* [What is being asked] Set down all the lines below, each one exactly as shown.
★ ★ ★ ★ ★
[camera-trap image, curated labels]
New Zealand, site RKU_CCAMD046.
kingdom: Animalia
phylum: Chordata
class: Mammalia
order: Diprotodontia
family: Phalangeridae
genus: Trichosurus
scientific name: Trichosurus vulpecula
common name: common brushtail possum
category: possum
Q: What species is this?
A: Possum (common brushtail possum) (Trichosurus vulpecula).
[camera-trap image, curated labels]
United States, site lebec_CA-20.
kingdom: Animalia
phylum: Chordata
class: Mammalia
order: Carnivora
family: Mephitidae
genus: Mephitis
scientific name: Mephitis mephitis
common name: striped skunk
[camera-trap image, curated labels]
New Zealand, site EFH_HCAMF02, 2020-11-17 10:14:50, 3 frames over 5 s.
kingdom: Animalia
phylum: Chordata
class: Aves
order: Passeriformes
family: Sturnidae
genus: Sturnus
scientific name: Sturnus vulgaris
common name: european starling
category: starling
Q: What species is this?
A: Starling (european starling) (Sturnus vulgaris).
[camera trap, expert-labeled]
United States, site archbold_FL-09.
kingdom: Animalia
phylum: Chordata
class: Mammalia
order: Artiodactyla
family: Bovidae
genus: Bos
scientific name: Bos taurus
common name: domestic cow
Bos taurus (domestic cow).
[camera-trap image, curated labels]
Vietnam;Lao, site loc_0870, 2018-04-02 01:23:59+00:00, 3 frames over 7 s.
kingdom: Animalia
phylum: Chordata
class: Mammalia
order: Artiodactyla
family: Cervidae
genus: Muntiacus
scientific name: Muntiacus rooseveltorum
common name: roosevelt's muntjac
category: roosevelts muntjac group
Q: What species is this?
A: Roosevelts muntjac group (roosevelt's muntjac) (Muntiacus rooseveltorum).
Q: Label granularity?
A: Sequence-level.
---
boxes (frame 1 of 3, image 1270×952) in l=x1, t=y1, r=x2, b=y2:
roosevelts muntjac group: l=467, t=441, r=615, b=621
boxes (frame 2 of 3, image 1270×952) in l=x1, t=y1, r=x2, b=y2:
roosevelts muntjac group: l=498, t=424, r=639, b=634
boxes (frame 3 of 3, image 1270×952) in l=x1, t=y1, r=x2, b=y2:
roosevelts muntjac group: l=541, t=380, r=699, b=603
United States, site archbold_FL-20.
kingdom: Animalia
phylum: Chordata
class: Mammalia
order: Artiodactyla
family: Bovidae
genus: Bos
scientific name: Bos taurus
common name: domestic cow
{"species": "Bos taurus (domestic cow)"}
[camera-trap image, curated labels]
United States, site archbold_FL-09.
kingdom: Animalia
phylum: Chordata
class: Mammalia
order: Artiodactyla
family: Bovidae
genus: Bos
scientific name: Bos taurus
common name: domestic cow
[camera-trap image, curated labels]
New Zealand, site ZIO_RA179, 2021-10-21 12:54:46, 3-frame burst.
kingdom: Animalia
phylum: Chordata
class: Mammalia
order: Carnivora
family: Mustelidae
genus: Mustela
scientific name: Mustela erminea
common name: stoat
★ ★ ★ ★ ★
* [Answer box]
[camera-trap image, curated labels]
New Zealand, site RKU_CCAMD046.
kingdom: Animalia
phylum: Chordata
class: Mammalia
order: Diprotodontia
family: Phalangeridae
genus: Trichosurus
scientific name: Trichosurus vulpecula
common name: common brushtail possum
category: possum
Q: What species is this?
A: Possum (common brushtail possum) (Trichosurus vulpecula).
[camera-trap image, curated labels]
United States, site lebec_CA-20.
kingdom: Animalia
phylum: Chordata
class: Mammalia
order: Carnivora
family: Mephitidae
genus: Mephitis
scientific name: Mephitis mephitis
common name: striped skunk
[camera-trap image, curated labels]
New Zealand, site EFH_HCAMF02, 2020-11-17 10:14:50, 3 frames over 5 s.
kingdom: Animalia
phylum: Chordata
class: Aves
order: Passeriformes
family: Sturnidae
genus: Sturnus
scientific name: Sturnus vulgaris
common name: european starling
category: starling
Q: What species is this?
A: Starling (european starling) (Sturnus vulgaris).
[camera trap, expert-labeled]
United States, site archbold_FL-09.
kingdom: Animalia
phylum: Chordata
class: Mammalia
order: Artiodactyla
family: Bovidae
genus: Bos
scientific name: Bos taurus
common name: domestic cow
Bos taurus (domestic cow).
[camera-trap image, curated labels]
Vietnam;Lao, site loc_0870, 2018-04-02 01:23:59+00:00, 3 frames over 7 s.
kingdom: Animalia
phylum: Chordata
class: Mammalia
order: Artiodactyla
family: Cervidae
genus: Muntiacus
scientific name: Muntiacus rooseveltorum
common name: roosevelt's muntjac
category: roosevelts muntjac group
Q: What species is this?
A: Roosevelts muntjac group (roosevelt's muntjac) (Muntiacus rooseveltorum).
Q: Label granularity?
A: Sequence-level.
---
boxes (frame 1 of 3, image 1270×952) in l=x1, t=y1, r=x2, b=y2:
roosevelts muntjac group: l=467, t=441, r=615, b=621
boxes (frame 2 of 3, image 1270×952) in l=x1, t=y1, r=x2, b=y2:
roosevelts muntjac group: l=498, t=424, r=639, b=634
boxes (frame 3 of 3, image 1270×952) in l=x1, t=y1, r=x2, b=y2:
roosevelts muntjac group: l=541, t=380, r=699, b=603
United States, site archbold_FL-20.
kingdom: Animalia
phylum: Chordata
class: Mammalia
order: Artiodactyla
family: Bovidae
genus: Bos
scientific name: Bos taurus
common name: domestic cow
{"species": "Bos taurus (domestic cow)"}
[camera-trap image, curated labels]
United States, site archbold_FL-09.
kingdom: Animalia
phylum: Chordata
class: Mammalia
order: Artiodactyla
family: Bovidae
genus: Bos
scientific name: Bos taurus
common name: domestic cow
[camera-trap image, curated labels]
New Zealand, site ZIO_RA179, 2021-10-21 12:54:46, 3-frame burst.
kingdom: Animalia
phylum: Chordata
class: Mammalia
order: Carnivora
family: Mustelidae
genus: Mustela
scientific name: Mustela erminea
common name: stoat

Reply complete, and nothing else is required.